Zoom sur … le rechargement des munitions avec Michel GOBERVILLE

Le prix élevé des cartouches pour le tir à 300 m est bien souvent un frein à la pratique de cette discipline, limitant ainsi le nombre de pratiquants. Il existe pourtant un moyen de réduire considérablement les coûts à ce niveau, en rechargeant soi-même ses cartouches. Afin de renseigner les tireurs avides d’informations à ce niveau et répondre à certaines idées reçues, nous avons interrogé Michel GOBERVILLE, ancien tireur de l’Équipe de France et bien connu des pas de tir, afin de nous faire profiter de son expérience de cette technique particulière que les armuriers connaissent bien.

Michel, tu es tireur de 300 m depuis de nombreuses années. Peux-tu nous dire depuis combien de temps recharges-tu tes cartouches pour le 300 m ?

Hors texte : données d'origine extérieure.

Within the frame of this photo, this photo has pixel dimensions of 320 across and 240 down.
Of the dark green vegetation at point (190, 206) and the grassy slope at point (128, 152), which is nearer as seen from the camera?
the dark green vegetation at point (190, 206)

MG: Tellement que j’ai oublié ! Plus sérieusement, j’ai commencé le 300 m au début des années 80, et à cette époque j’ai tout de suite commencé à recharger puisque, déjà, l’achat de cartouches manufacturées n’était pas envisageable pour moi financièrement. De plus les structures 300 m en France étant très peu développées, le rechargement s’est donc imposé comme une évidence ; un peu de manière empirique au début, en piquant des informations de tous bords venant de personnes ayant une certaine expérience dans ce domaine, notamment les tireurs de l’EIS qui eux aussi rechargeaient leurs cartouches. Quelques documentations écrites, comme le « Malfatti » étaient pour nous une source d’informations privilégiée à ce moment-là (internet n’existait pas !), notamment en ce qui concerne les doses de poudre. J’ai par la suite beaucoup échangé avec les tireurs de Bench-Rest, qui sont des personnes qui optimisent leur matériel encore plus que nous, de par la nature de leur discipline (j’ai une pensée notamment pour Jean-Louis Espinet qui a été une importante source d’informations à ce sujet).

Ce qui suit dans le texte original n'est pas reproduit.